Expressing Date / Datetime / Timezone information

Given the complexity of handling various date and time formats (e.g., date, datetime, time, timestamp, timestamp with and without timezone), the existing logicalType options currently support only date. To specify additional temporal details, logicalType should be used in conjunction with logicalTypeOptions.format or physicalType to define the desired format. Using physicalType allows for definition of your data-source specific data type.

version: 1.0.0
kind: DataContract
id: 53581432-6c55-4ba2-a65f-72344a91553a
status: active
name: date_example
apiVersion: v3.0.2
schema:
  # Date Only 
  - name: event_date
    logicalType: date
    logicalTypeOptions:
      - format: "yyyy-MM-dd"
    examples:
      - "2024-07-10"

  # Date & Time (UTC)  
  - name: created_at
    logicalType: date
    logicalTypeOptions:
      - format: "yyyy-MM-ddTHH:mm:ssZ"
    examples:
      - "2024-03-10T14:22:35Z"

  # Time Only 
  - name: event_start_time
    logicalType: date
    logicalTypeOptions:
      - format: "HH:mm:ss"
    examples:
      - "08:30:00"

    # Physical Type with Date & Time (UTC)
  - name: event_date
    logicalType: date
    physicalType: DATETIME
    logicalTypeOptions:
      - format: yyyy-MM-ddTHH:mm:ssZ"
    examples:
      - "2024-03-10T14:22:35Z"

Authoritative definitions

Reference to an external definition on element logic or values.

Key	UX label	Required	Description
authoritativeDefinitions	Link	No	A list of type/link pairs for authoritative definitions.
authoritativeDefinitions.type	Definition type	Yes	Type of definition for authority. Valid values are: `businessDefinition`, `transformationImplementation`, `videoTutorial`, `tutorial`, and `implementation`.
authoritativeDefinitions.url	URL to definition	Yes	URL to the authority.

Data quality

This section describes data quality rules & parameters. They are tightly linked to the schema described in the previous section.

Data quality rules support different levels/stages of data quality attributes:

Text: A human-readable text that describes the quality of the data.
Library rules: A maintained library of commonly-used predefined quality attributes such as rowCount, unique, freshness, and more.
SQL: An individual SQL query that returns a value that can be compared. Can be extended to Python or other.
Custom: Quality attributes that are vendor-specific, such as Soda, Great Expectations, dbt tests, or Montecarlo monitors.

Text

A human-readable text that describes the quality of the data. Later in the development process, these might be translated into an executable check (such as sql), a library rule, or checked through an AI engine.

quality:
  - type: text
    description: The email address was verified by the system.

Library

ODCS will provide a set of predefined rules commonly used in data quality checks, designed to be compatible with all major data quality engines. This simplifies the work for data engineers by eliminating the need to manually write SQL queries.

Property-level

Those examples apply at the property level, such as column, field, etc.

Duplicate count on rows

No more than 10 duplicate names.

quality:
- type: library # optional and default value for data quality rules
  rule: duplicateCount
  mustBeLessThan: 10
  name: Fewer than 10 duplicate names
  unit: rows

Duplicate count on %

Duplicates should be less than 1%.

Spatial question records:
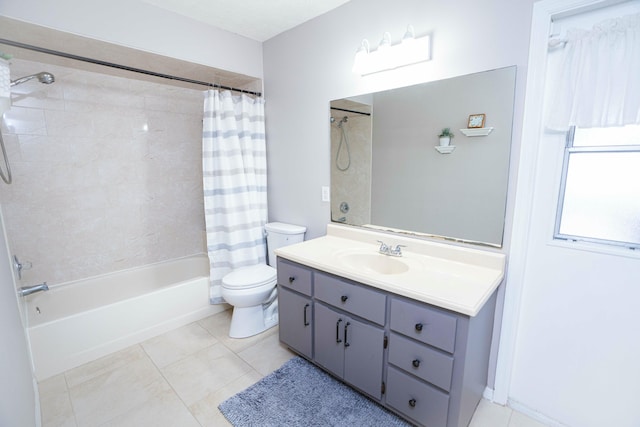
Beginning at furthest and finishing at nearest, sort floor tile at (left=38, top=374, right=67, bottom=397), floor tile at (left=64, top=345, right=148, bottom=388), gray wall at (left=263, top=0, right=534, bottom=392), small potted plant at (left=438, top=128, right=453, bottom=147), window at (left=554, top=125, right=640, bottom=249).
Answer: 1. floor tile at (left=64, top=345, right=148, bottom=388)
2. floor tile at (left=38, top=374, right=67, bottom=397)
3. small potted plant at (left=438, top=128, right=453, bottom=147)
4. gray wall at (left=263, top=0, right=534, bottom=392)
5. window at (left=554, top=125, right=640, bottom=249)

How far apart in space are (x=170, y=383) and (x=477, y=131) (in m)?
2.33

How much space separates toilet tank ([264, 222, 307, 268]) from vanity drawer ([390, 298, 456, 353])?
1200 millimetres

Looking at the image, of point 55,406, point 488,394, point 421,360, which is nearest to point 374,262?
point 421,360

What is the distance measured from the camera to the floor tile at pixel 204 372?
1.76 metres

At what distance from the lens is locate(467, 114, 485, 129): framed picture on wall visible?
152cm

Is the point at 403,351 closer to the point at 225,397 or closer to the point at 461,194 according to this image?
the point at 461,194

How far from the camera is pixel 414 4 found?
164 centimetres

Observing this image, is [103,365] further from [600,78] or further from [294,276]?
[600,78]

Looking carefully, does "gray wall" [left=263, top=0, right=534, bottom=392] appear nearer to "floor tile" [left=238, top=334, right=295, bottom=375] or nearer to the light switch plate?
the light switch plate

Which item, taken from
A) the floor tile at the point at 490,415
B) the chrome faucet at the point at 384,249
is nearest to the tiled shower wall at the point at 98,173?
the chrome faucet at the point at 384,249

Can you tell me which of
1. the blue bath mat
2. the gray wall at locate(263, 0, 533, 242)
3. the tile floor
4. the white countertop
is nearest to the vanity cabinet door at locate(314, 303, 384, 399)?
the blue bath mat

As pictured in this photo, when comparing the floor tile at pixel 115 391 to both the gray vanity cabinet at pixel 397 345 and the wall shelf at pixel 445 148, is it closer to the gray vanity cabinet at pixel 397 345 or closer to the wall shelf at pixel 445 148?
the gray vanity cabinet at pixel 397 345

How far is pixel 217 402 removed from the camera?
→ 1670mm

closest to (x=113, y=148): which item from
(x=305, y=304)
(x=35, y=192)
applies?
(x=35, y=192)
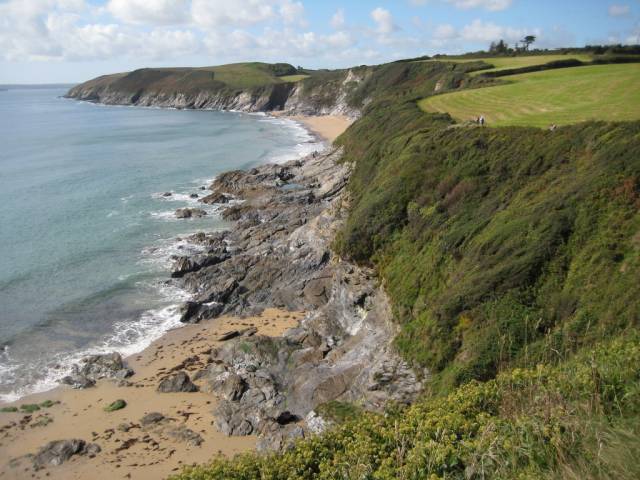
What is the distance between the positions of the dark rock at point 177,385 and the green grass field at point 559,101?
2373 cm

Given request: List every valid value that the data contract passage gives for the type of an authoritative definition. The records have no connection to the data contract passage.

Completed exercise: businessDefinition, transformationImplementation, videoTutorial, tutorial, implementation